Task to complete: The required result is every line of the records that includes "charset".

─── Extracted information ───

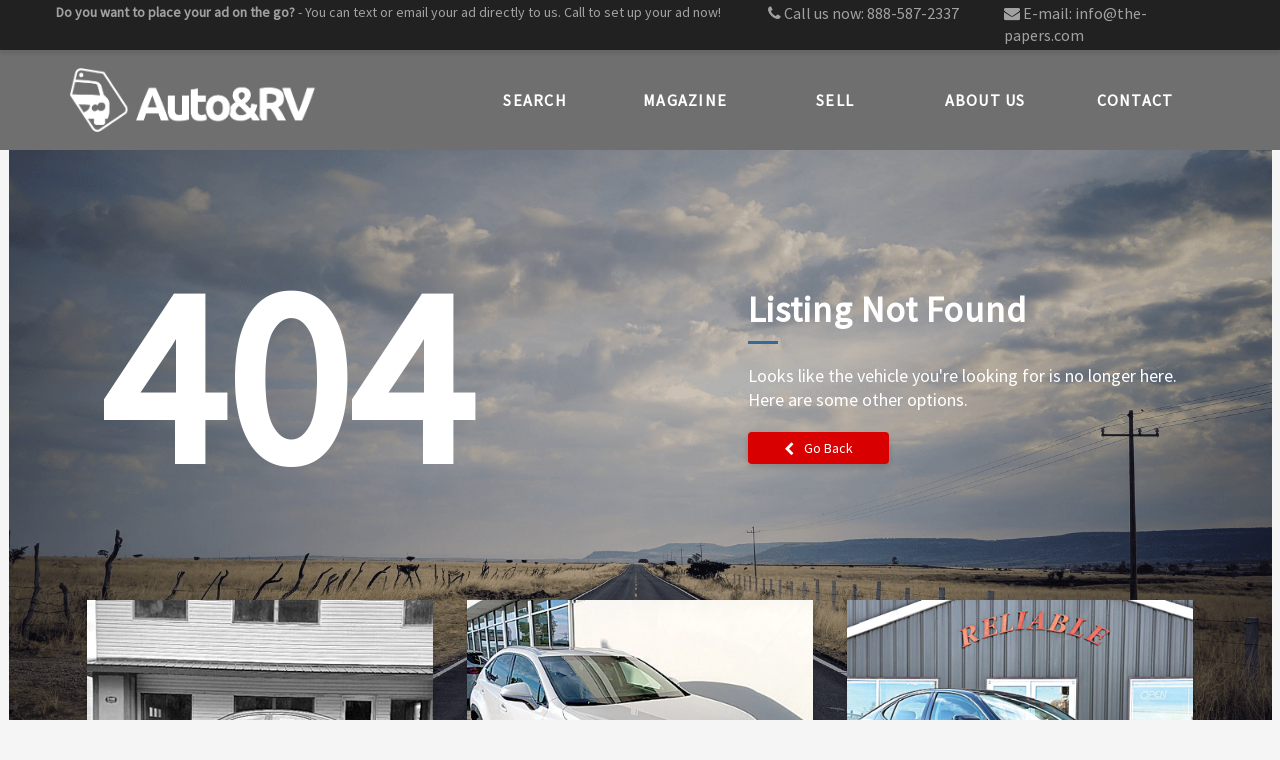

--- FILE ---
content_type: text/javascript; charset=utf-8
request_url: https://autorv.com/bundles/JS_ChangeLocation?v=BcyBZE07cmqiUJY_ULLfrMHKj55ejXcfS4AMEWbuOZ01
body_size: -115
content:
$(document).ready(function(n){var t=n("#changeLocationNewZip");n("#changeLocationModal").keydown(function(t){t.which===13&&(t.preventDefault(),n(this).find(".saveBtn").click())});n(".changeLocationLink").click(function(){var i=Cookies.get("UserPostalCode");i===undefined&&(i="Unknown");n("#currentDetectedLocation").text(i);t.val("")});n("#changeLocationModal .saveBtn").click(function(){var n=t.val();Cookies.set("UserPostalCode",n);getCoordsFromZip(n,onChangeLocationComplete)})});var onChangeLocationComplete=function(){}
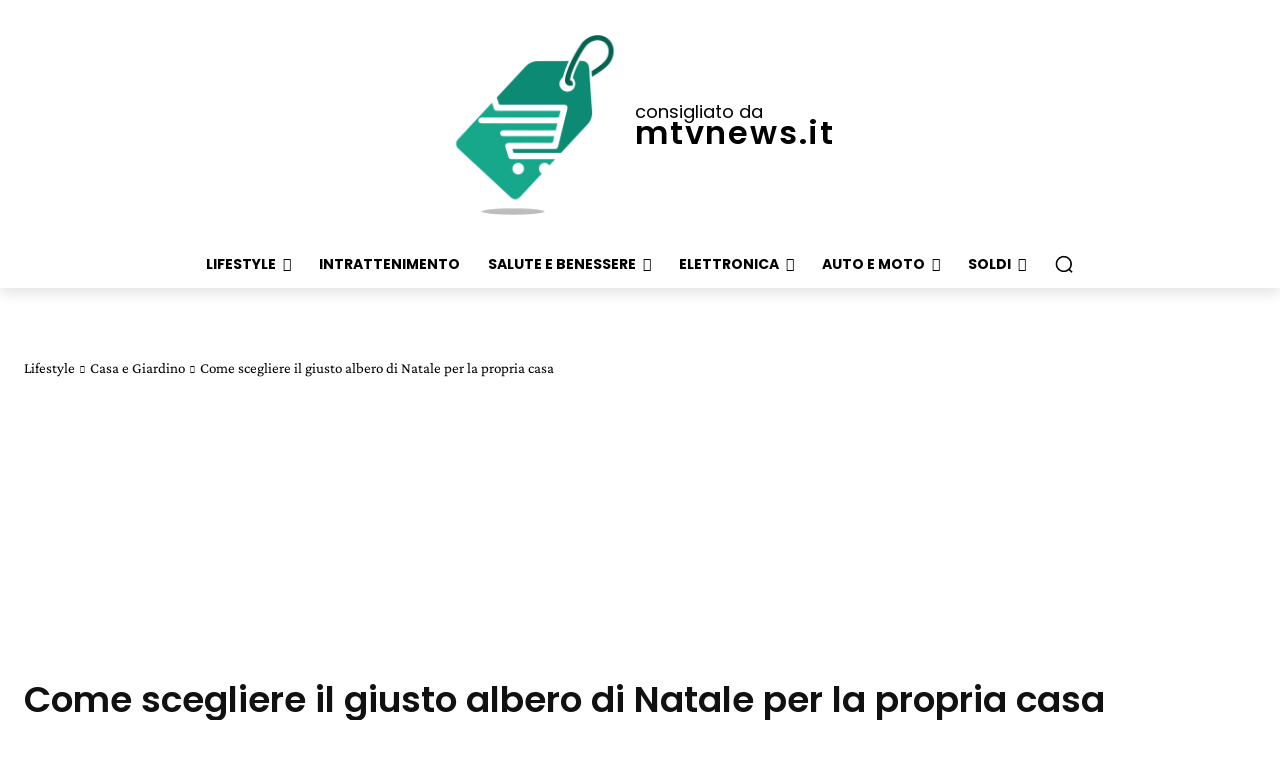

--- FILE ---
content_type: text/html; charset=utf-8
request_url: https://www.google.com/recaptcha/api2/aframe
body_size: 267
content:
<!DOCTYPE HTML><html><head><meta http-equiv="content-type" content="text/html; charset=UTF-8"></head><body><script nonce="bOJnlqhICIsk_TQ66h-jww">/** Anti-fraud and anti-abuse applications only. See google.com/recaptcha */ try{var clients={'sodar':'https://pagead2.googlesyndication.com/pagead/sodar?'};window.addEventListener("message",function(a){try{if(a.source===window.parent){var b=JSON.parse(a.data);var c=clients[b['id']];if(c){var d=document.createElement('img');d.src=c+b['params']+'&rc='+(localStorage.getItem("rc::a")?sessionStorage.getItem("rc::b"):"");window.document.body.appendChild(d);sessionStorage.setItem("rc::e",parseInt(sessionStorage.getItem("rc::e")||0)+1);localStorage.setItem("rc::h",'1764016344971');}}}catch(b){}});window.parent.postMessage("_grecaptcha_ready", "*");}catch(b){}</script></body></html>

───

Written response:
content_type: text/javascript; charset=utf-8
content_type: text/html; charset=utf-8
<!DOCTYPE HTML><html><head><meta http-equiv="content-type" content="text/html; charset=UTF-8"></head><body><script nonce="bOJnlqhICIsk_TQ66h-jww">/** Anti-fraud and anti-abuse applications only. See google.com/recaptcha */ try{var clients={'sodar':'https://pagead2.googlesyndication.com/pagead/sodar?'};window.addEventListener("message",function(a){try{if(a.source===window.parent){var b=JSON.parse(a.data);var c=clients[b['id']];if(c){var d=document.createElement('img');d.src=c+b['params']+'&rc='+(localStorage.getItem("rc::a")?sessionStorage.getItem("rc::b"):"");window.document.body.appendChild(d);sessionStorage.setItem("rc::e",parseInt(sessionStorage.getItem("rc::e")||0)+1);localStorage.setItem("rc::h",'1764016344971');}}}catch(b){}});window.parent.postMessage("_grecaptcha_ready", "*");}catch(b){}</script></body></html>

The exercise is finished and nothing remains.